As a concluding exercise, attendees were asked to participate in breakout sessions identifying the challenges and opportunities associated with climate change and its impact on one of six issue areas, as well as strategies for adapting. Issue areas included chill hours/temperature, energy, markets, pests, regulations, and water.

Major Report Findings

The report utilizes a range of models, survey tools and data analysis techniques to generate findings about agricultural mitigation and adaptation. The following are some of the major report findings, presented by section, as shared with event attendees:

Study 1 – Changing Crop Acreage

  • Over the past century, average winter temperatures have increased more than average summer temperatures. Declining chill hours (especially for fruit and nut crops), rather than increasing growing degree days, are more likely to impact future cropping decisions. Shifts in crop acreage, however, are more likely to result from market decisions, rather than temperature changes.
  • Crop price and availability of irrigation water are often more important for crop acreage projections than gradual shifts in temperature.

Study 2 – Climate Change and Water Management

  • A gradual increase in temperature and decrease in precipitation, as is anticipated to occur in light of climate change, is likely to lead to significant water shortages by the end of the century.
  • A water efficient, diversified countywide cropping pattern combined with improved irrigation technology, may help keep irrigation demand in the Yolo County Flood Control and Water Conservation District near its historic mean.

Study 3 – Tracking Greenhouse Gasses in Yolo County 1990-2008

  • Total greenhouse gas (GHG) emissions from agricultural lands declined by approximately 10% due to a combination of factors including a reduction in irrigated cropland, a shift towards crops which require less nitrogen, and a reduction in the rate of nitrogen applied to certain crops.
  • More livestock and acres of rice increased methane emissions by approximately 20%.
  • GHG emissions per acre of urban land in Yolo County are >70 times greater than for irrigated cropland, highlighting the importance of farmland preservation and smart urban growth planning to mitigate emissions.

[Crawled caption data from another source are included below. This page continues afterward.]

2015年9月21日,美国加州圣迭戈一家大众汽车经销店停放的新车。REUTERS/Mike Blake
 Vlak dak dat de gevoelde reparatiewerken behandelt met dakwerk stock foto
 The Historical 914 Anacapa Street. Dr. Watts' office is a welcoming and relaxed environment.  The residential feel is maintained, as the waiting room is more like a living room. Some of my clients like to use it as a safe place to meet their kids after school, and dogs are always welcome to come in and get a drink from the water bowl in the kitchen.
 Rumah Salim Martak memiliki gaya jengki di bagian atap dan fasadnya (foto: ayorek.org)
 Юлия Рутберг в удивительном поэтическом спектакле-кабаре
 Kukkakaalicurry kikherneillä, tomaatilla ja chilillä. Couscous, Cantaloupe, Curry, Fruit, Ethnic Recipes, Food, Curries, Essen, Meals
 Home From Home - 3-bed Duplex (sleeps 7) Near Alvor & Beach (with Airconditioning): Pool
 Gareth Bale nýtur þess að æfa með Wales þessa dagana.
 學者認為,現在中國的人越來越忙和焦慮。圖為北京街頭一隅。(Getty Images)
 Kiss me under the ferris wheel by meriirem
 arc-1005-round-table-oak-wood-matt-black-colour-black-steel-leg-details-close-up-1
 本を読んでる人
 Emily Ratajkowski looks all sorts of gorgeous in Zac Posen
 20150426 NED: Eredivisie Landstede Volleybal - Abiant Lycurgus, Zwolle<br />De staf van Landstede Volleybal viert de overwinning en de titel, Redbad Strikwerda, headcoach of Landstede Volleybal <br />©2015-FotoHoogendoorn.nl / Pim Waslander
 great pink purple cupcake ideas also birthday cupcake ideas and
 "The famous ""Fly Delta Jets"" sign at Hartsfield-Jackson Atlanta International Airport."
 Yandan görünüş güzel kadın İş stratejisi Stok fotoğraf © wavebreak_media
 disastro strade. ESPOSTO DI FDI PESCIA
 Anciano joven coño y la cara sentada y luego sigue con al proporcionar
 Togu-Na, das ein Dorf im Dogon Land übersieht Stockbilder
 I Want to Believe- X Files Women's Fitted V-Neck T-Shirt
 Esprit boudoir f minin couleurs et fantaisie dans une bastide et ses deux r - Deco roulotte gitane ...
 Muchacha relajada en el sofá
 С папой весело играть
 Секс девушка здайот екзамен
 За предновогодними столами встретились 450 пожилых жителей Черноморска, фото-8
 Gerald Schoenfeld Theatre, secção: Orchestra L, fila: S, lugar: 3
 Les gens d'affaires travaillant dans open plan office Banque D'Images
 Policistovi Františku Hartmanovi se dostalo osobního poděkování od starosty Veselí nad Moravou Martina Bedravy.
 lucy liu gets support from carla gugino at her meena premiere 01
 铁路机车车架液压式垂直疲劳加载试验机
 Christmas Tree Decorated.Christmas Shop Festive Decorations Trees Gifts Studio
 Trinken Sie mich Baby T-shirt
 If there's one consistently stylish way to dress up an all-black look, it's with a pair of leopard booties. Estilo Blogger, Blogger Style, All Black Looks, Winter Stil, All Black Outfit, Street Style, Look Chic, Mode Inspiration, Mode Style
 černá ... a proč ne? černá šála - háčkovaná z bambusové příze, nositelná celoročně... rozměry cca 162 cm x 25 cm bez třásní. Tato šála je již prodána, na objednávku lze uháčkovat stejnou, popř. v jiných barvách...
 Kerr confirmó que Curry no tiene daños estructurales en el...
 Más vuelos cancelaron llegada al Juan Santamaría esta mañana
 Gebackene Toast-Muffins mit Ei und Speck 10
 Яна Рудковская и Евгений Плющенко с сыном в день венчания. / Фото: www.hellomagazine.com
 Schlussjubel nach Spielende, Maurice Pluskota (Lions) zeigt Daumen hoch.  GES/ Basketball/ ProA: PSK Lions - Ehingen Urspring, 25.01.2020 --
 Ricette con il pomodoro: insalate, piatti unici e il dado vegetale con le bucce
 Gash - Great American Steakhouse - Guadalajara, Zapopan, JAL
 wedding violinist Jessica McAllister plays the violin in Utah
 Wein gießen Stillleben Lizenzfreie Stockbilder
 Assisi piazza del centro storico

Study 4 – Farmer Perspectives on Climate Change

  • A slight majority of farmers in Yolo agree that global climate is changing. Farmers are more divided over whether or not global temperatures are increasing and if human activities are an important cause.
  • With respect to potential impacts of climate-change, farmers are most concerned about future policies and regulations, followed by shifting markets and water supply.
  • Farmers who are not in frequent contact with local agricultural organizations, or conservation programs tend to be less likely to implement voluntary mitigation practices and to participate in future government programs supporting adaptation and mitigation.

Study 5 – Land Use and Greenhouse Gases

  • When modeling emissions, those from urban land uses were 70 times as great as those associated with cropland.
  • Urban planning approaches that emphasize compact growth and infill of existing urban boundaries can help reduce emissions.
  • The focus on preservation of rural agricultural land, as modeled in the least GHG intensive scenarios is consistent with increased interest and demand for local food processing, storage, and distribution infrastructure (SACOG 2010).

Farmer and Community Interests and Concerns:

Throughout the event, participants shared questions and comments about the report as well as general observations about the impact of climate change on their operations. The following is a list of responses that featured prominently:

Regulations: Despite acknowledging the fundamental need for basic regulations and monitoring, many participants expressed concern over regulatory burdens related to climate change. Specific concerns included impacts on the processing sector of greenhouse gas emissions reporting, and the frequent contradictions between regulations in different agencies. In some cases, it was noted that climate and energy related incentive programs conflicted with regulations in pursuit of the same goal. Concern also appeared to center around the ability to maintain flexibility in making production decisions.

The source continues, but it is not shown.